**EXERCÍCIO PROPOSTO 1**
Responda, com base no texto sobre o Cristo Redentor na música brasileira:
(a) Qual cantor lançou a marchinha “Cidade Brinquedo”?
(b) Em qual álbum de João Gilberto saiu a canção “Corcovado”?
(c) Qual é o título da versão em inglês de “Corcovado”?
**EXERCÍCIO PROPOSTO 2**
Por favor, reproduza o trecho do texto sobre o Cristo Redentor na música brasileira que começa com "RIO — Cidade" e segue até "sua singular beleza.".

===== TRECHO SELECIONADO =====

‘Vou cantar-te nos meus versos’; Cristo Redentor inspirou clássicos da música brasileira


RIO — Cidade de inquestionável vocação musical, o Rio de Janeiro é berço de diversos ritmos que ajudaram a moldar a alma brasileira — como o samba, a bossa nova, e o funk. O Cristo Redentor, maior símbolo da carioquice, é um “muso” inspirador para muitos compositores e é frequentemente enaltecido em versos de canções antigas e novas, o que comprova que o “Noventão” continua encantando poetas e artistas com a sua singular beleza.

Oito anos após a inauguração da estátua que, de braços abertos, abençoa a cidade, o cantor Francisco Alves lançou, pela gravadora Odeon, a marchinha “Cidade Brinquedo”, cuja composição é de Silvino Neto e Plínio Bretas. Animada e altiva, a canção enaltece o monumento: “O Cristo Redentor é uma medalha pequenina no rosário imenso da colina…”

Depois, nos anos dourados da Bossa Nova, o Cristo foi homenageado pela perfeccionista e minimalista arte de João Gilberto. O cantor lançou, em seu segundo álbum, a canção “Corcovado”, de Tom Jobim, referência ao morro que serve de pedestal ao Redentor. Junto com a Bossa Nova, a música ganhou o mundo, e tem uma versão em inglês, “Quiet Nights”, que foi interpretada pela então esposa de João Gilberto, Astrud Gilberto.

===== EXTRATO DOS REGISTROS =====

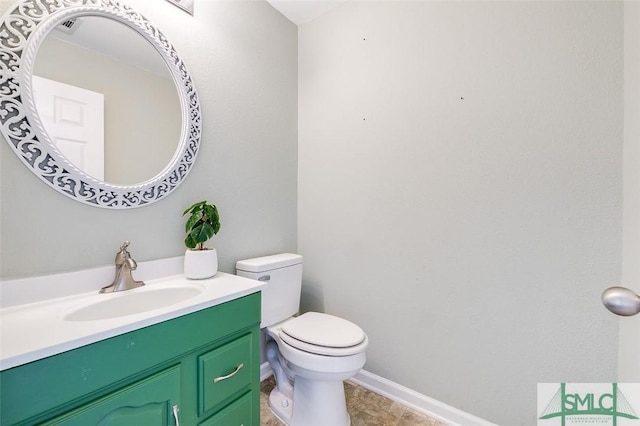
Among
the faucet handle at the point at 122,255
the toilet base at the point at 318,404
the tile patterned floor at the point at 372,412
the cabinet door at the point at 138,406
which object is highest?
the faucet handle at the point at 122,255

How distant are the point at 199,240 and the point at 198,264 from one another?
108mm

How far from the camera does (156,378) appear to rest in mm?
765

=====

**RESPOSTA 1**
(a) Francisco Alves.
(b) No segundo álbum dele.
(c) “Quiet Nights”.

**RESPOSTA 2**
RIO — Cidade de inquestionável vocação musical, o Rio de Janeiro é berço de diversos ritmos que ajudaram a moldar a alma brasileira — como o samba, a bossa nova, e o funk. O Cristo Redentor, maior símbolo da carioquice, é um “muso” inspirador para muitos compositores e é frequentemente enaltecido em versos de canções antigas e novas, o que comprova que o “Noventão” continua encantando poetas e artistas com a sua singular beleza.